Home / Industry / Human Resource /  How India's provident fund subsidy scheme is creating jobs

The 2.2 million unique beneficiaries added in the lower band of the salary structure within nine months of companies being offered Employees’ Provident Fund (EPF) subsidy is much below the internal assessment of more than 5 million additions. Mint details the progress.

How is the EPF subsidy working out for firms?

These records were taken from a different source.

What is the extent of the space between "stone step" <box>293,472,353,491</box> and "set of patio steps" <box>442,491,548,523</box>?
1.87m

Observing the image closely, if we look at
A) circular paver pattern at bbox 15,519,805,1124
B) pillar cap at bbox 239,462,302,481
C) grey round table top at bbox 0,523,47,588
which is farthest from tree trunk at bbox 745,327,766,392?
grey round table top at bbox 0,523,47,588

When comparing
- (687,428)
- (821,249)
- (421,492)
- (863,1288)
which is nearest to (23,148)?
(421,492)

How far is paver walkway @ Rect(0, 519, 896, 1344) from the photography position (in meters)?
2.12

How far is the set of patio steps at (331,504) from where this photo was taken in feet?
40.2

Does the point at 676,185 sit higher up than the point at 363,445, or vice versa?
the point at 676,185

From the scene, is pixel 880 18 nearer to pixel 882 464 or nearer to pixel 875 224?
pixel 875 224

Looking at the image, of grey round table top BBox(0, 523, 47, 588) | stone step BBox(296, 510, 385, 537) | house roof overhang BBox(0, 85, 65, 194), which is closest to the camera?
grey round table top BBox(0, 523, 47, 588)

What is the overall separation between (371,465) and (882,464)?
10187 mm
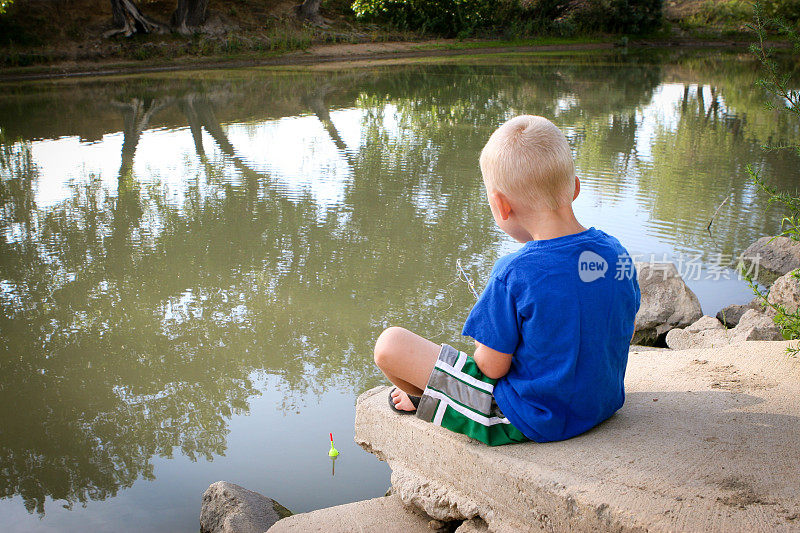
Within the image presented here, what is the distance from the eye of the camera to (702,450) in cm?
194

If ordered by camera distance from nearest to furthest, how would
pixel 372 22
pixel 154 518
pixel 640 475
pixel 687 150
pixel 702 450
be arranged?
pixel 640 475 < pixel 702 450 < pixel 154 518 < pixel 687 150 < pixel 372 22

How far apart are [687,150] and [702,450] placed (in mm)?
7249

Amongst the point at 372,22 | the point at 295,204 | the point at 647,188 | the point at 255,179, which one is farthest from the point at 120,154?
the point at 372,22

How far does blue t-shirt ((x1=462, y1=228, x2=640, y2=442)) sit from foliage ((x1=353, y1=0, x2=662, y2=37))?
24.8 m

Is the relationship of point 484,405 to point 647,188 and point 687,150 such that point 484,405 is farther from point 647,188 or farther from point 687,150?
point 687,150

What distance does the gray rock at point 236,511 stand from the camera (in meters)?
2.43

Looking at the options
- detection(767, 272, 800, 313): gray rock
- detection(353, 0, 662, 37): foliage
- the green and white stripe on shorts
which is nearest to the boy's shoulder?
the green and white stripe on shorts

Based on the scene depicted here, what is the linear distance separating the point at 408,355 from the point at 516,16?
92.8ft

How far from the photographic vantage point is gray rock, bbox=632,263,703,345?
4113mm

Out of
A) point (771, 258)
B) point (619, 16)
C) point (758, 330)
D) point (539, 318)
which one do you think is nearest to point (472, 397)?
point (539, 318)

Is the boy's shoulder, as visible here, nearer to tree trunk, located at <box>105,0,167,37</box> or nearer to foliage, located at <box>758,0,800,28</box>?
tree trunk, located at <box>105,0,167,37</box>

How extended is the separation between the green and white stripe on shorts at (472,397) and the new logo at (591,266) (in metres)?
0.40

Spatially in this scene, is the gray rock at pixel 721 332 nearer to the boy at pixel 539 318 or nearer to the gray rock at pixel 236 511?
the boy at pixel 539 318

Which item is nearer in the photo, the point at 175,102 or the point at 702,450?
the point at 702,450
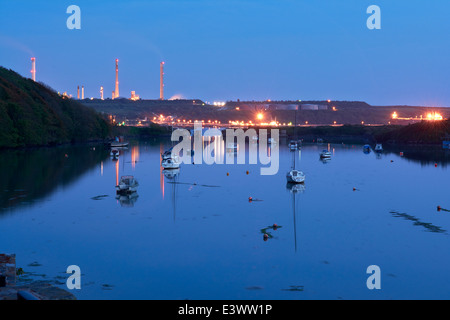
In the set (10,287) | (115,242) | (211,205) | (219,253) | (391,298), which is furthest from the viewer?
(211,205)

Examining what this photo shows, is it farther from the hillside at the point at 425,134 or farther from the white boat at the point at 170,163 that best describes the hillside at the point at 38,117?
the hillside at the point at 425,134

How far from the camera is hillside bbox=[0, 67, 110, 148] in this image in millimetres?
128875

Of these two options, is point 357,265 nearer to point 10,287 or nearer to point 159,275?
point 159,275

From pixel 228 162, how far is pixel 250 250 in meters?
74.1

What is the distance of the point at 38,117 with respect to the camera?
13975cm

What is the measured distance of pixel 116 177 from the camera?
8262 centimetres

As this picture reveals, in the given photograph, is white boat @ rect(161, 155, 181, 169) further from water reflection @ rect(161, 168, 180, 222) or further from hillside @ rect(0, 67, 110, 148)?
hillside @ rect(0, 67, 110, 148)

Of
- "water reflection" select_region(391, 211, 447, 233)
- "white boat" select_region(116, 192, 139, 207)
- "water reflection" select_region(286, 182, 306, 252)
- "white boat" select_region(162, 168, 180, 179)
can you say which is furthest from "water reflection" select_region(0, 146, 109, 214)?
"water reflection" select_region(391, 211, 447, 233)

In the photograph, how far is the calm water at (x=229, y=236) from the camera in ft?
98.8

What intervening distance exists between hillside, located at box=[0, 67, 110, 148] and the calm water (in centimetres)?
5185

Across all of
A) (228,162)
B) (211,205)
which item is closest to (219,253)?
(211,205)

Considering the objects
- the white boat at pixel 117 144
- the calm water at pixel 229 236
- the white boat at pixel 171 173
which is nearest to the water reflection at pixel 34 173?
the calm water at pixel 229 236

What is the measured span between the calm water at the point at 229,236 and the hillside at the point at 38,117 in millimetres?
51855

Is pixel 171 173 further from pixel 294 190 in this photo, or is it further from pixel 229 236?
pixel 229 236
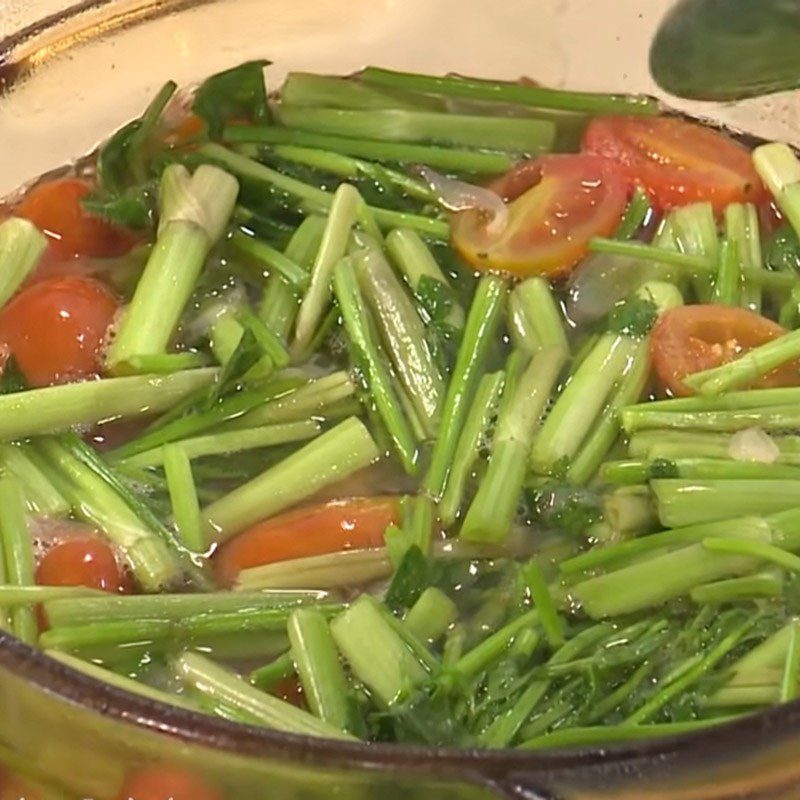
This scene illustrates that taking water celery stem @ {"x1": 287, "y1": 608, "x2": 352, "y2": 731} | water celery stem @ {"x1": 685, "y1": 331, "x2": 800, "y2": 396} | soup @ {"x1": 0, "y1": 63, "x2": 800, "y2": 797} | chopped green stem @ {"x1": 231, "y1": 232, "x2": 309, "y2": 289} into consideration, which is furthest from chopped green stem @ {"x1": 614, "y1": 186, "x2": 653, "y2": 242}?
water celery stem @ {"x1": 287, "y1": 608, "x2": 352, "y2": 731}

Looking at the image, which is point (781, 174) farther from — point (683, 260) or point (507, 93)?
point (507, 93)

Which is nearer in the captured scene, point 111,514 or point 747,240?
point 111,514

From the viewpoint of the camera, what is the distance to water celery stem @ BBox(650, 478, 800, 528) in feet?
3.18

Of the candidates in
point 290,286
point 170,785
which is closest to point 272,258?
point 290,286

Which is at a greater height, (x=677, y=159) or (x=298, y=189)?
(x=298, y=189)

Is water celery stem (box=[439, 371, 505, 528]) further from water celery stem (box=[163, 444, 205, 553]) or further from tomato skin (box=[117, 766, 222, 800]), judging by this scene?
tomato skin (box=[117, 766, 222, 800])

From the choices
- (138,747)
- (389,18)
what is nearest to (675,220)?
(389,18)

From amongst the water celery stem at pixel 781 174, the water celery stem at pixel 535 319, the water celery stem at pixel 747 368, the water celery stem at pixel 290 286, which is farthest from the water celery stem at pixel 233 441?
the water celery stem at pixel 781 174

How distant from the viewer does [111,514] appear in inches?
38.8

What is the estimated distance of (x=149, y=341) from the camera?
3.64ft

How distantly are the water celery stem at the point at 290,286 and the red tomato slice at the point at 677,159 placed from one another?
329 mm

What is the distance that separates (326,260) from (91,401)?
26cm

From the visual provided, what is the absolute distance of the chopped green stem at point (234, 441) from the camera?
1031mm

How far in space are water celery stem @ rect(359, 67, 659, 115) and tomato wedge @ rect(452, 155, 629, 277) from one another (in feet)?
0.38
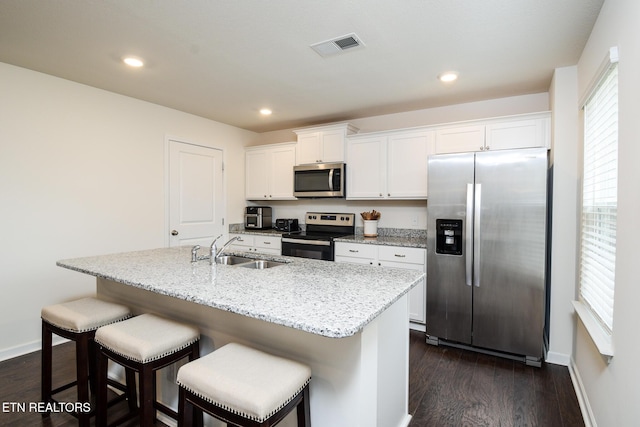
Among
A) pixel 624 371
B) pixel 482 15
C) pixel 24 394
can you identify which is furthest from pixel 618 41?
pixel 24 394

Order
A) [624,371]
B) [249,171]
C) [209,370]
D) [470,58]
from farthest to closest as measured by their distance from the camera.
Result: 1. [249,171]
2. [470,58]
3. [624,371]
4. [209,370]

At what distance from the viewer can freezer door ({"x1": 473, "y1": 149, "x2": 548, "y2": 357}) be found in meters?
2.58

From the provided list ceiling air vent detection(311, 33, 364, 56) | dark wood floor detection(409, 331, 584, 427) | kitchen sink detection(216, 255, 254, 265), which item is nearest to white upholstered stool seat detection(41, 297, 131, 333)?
kitchen sink detection(216, 255, 254, 265)

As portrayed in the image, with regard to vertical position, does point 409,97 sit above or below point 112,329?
above

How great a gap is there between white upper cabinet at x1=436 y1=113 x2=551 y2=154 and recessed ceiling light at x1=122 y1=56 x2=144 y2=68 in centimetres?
279

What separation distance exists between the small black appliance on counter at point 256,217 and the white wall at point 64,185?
1.25m

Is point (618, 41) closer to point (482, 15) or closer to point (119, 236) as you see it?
point (482, 15)

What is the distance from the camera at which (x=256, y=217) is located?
15.5 feet

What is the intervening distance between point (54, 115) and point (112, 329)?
7.72ft

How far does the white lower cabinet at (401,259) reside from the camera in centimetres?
328

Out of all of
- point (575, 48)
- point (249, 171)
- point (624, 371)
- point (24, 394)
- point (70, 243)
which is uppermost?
point (575, 48)

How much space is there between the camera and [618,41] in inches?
61.1

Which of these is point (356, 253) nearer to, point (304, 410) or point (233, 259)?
point (233, 259)

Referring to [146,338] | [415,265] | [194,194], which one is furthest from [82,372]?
[415,265]
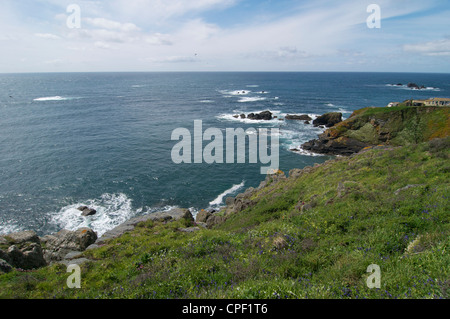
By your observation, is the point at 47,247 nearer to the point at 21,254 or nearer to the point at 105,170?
the point at 21,254

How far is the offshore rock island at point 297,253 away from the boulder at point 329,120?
175 ft

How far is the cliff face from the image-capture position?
48.8m

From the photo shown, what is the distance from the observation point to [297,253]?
8.75 m

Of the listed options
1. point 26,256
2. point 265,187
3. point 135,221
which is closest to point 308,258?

The wage subsidy via the Employees’ Provident Fund Organization (EPFO) seems to be getting traction in boosting job creation in smaller firms. Of all the new job enrolments as a result of the new initiative, more than half have come from micro and small firms or those having an existing employee base of less than 50. It shows that this category of firms is benefiting most from the wage subsidy. These firms are also at the forefront of adding a large pool of new employees and taking back those who lost jobs between March and September 2020 because of the lockdowns imposed to curb the spread of coronavirus.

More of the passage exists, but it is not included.